> Brief: Scan the entries below, and for each line that includes the word "flares", make a copy.

● ● ●

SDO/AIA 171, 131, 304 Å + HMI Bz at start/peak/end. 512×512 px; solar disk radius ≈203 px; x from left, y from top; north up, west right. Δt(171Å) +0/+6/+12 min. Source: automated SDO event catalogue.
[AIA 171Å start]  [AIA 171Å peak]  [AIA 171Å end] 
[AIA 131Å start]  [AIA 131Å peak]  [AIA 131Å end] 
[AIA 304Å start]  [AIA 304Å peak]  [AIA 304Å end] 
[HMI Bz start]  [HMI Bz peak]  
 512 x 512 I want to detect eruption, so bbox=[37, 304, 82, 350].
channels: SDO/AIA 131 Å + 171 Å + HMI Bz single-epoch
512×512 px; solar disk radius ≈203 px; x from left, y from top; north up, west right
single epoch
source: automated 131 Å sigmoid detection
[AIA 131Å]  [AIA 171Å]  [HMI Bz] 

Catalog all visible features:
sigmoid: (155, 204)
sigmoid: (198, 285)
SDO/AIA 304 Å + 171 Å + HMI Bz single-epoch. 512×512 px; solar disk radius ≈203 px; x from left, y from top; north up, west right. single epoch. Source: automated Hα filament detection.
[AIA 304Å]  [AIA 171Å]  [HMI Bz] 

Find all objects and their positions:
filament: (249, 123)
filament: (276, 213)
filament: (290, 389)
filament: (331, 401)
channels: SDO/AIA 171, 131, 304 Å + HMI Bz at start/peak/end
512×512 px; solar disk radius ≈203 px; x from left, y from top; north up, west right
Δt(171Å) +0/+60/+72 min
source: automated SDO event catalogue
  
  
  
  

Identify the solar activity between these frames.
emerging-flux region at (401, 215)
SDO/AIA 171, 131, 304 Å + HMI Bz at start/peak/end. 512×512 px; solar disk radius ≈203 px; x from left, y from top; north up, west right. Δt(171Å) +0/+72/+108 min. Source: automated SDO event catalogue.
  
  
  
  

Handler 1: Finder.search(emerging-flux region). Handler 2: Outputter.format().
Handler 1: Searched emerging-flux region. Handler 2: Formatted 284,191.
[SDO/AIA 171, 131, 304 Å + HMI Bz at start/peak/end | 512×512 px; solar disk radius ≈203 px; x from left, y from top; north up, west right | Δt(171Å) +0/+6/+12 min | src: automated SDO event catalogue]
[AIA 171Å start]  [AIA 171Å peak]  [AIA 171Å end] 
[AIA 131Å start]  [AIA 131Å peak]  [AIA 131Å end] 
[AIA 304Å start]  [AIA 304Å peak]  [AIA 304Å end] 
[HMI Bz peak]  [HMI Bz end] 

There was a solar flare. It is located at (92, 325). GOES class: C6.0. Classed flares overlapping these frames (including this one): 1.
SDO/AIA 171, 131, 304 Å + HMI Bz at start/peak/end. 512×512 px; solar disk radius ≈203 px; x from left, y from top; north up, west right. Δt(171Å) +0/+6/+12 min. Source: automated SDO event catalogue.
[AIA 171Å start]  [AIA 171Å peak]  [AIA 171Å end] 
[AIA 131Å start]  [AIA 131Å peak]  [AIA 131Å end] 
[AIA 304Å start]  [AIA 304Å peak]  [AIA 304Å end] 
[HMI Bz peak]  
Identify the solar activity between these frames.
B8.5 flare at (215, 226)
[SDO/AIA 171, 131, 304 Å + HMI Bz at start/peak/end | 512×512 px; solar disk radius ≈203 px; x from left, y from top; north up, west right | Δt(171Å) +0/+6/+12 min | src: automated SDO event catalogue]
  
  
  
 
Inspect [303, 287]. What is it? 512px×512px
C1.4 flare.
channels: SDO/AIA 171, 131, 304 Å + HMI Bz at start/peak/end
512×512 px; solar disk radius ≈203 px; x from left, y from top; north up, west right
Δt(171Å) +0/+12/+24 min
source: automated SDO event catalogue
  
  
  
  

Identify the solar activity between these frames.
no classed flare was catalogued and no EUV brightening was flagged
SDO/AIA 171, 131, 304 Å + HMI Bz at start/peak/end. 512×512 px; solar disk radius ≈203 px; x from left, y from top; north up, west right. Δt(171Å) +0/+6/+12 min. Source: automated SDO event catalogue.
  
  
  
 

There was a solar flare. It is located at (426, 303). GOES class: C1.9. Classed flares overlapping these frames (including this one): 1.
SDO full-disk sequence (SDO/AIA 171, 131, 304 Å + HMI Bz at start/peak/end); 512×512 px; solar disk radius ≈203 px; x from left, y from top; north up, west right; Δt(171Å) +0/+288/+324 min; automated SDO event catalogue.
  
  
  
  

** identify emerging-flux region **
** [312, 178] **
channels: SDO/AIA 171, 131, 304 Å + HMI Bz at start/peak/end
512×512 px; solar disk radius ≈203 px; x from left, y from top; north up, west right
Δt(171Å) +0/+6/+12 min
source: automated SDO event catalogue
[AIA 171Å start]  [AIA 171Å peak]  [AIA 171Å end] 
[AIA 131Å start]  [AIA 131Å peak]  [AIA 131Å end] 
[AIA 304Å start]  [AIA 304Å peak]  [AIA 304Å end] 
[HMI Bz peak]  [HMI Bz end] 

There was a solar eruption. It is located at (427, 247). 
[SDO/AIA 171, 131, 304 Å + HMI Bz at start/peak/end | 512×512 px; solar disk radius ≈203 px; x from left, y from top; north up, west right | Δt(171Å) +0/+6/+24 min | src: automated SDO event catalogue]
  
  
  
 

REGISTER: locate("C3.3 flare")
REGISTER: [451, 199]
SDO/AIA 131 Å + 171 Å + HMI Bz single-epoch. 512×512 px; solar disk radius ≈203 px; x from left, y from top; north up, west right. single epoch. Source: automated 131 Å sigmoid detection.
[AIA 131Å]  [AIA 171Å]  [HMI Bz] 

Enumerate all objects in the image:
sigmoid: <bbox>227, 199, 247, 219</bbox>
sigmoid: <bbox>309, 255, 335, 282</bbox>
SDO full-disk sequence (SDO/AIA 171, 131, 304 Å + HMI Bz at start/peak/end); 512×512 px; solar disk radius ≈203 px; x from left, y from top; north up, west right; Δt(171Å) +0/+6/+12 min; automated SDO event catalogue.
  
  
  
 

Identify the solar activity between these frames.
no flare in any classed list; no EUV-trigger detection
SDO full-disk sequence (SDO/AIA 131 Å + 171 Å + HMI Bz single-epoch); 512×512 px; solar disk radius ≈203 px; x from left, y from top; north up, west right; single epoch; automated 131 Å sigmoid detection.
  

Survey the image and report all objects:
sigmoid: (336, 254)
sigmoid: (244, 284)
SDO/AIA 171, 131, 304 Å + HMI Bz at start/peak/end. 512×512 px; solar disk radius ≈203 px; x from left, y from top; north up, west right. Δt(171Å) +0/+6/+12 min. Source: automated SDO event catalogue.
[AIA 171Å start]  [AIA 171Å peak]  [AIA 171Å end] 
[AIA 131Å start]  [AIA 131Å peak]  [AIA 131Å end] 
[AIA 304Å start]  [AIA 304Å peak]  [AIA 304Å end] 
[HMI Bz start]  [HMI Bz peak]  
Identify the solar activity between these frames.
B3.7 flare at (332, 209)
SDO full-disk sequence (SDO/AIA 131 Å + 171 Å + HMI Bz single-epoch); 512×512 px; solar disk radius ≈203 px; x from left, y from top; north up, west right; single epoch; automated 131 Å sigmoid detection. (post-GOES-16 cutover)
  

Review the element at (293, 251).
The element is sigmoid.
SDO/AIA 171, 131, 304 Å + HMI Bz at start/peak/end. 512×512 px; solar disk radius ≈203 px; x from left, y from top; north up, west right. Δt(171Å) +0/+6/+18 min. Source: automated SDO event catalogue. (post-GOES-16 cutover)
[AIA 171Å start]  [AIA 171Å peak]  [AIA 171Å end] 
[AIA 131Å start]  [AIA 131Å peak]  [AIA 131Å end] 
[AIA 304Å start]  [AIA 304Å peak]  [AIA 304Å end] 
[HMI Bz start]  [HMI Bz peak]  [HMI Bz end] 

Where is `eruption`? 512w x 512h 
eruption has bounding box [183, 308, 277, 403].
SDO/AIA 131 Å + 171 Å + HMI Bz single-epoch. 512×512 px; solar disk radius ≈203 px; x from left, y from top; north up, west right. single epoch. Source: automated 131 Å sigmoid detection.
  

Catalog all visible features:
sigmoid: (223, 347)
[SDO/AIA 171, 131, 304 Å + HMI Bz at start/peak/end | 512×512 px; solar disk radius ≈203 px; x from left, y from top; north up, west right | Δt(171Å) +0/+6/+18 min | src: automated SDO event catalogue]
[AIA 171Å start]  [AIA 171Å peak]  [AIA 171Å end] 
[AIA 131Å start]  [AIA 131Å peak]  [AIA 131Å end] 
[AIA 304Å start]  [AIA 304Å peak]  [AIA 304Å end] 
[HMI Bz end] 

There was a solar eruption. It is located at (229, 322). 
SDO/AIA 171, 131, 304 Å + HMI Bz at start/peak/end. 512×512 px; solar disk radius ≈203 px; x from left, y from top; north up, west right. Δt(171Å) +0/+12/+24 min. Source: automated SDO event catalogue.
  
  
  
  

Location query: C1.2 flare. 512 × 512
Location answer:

● ● ●

> Solution:
There was a solar flare. It is located at (92, 325). GOES class: C6.0. Classed flares overlapping these frames (including this one): 1.
There was a solar flare. It is located at (426, 303). GOES class: C1.9. Classed flares overlapping these frames (including this one): 1.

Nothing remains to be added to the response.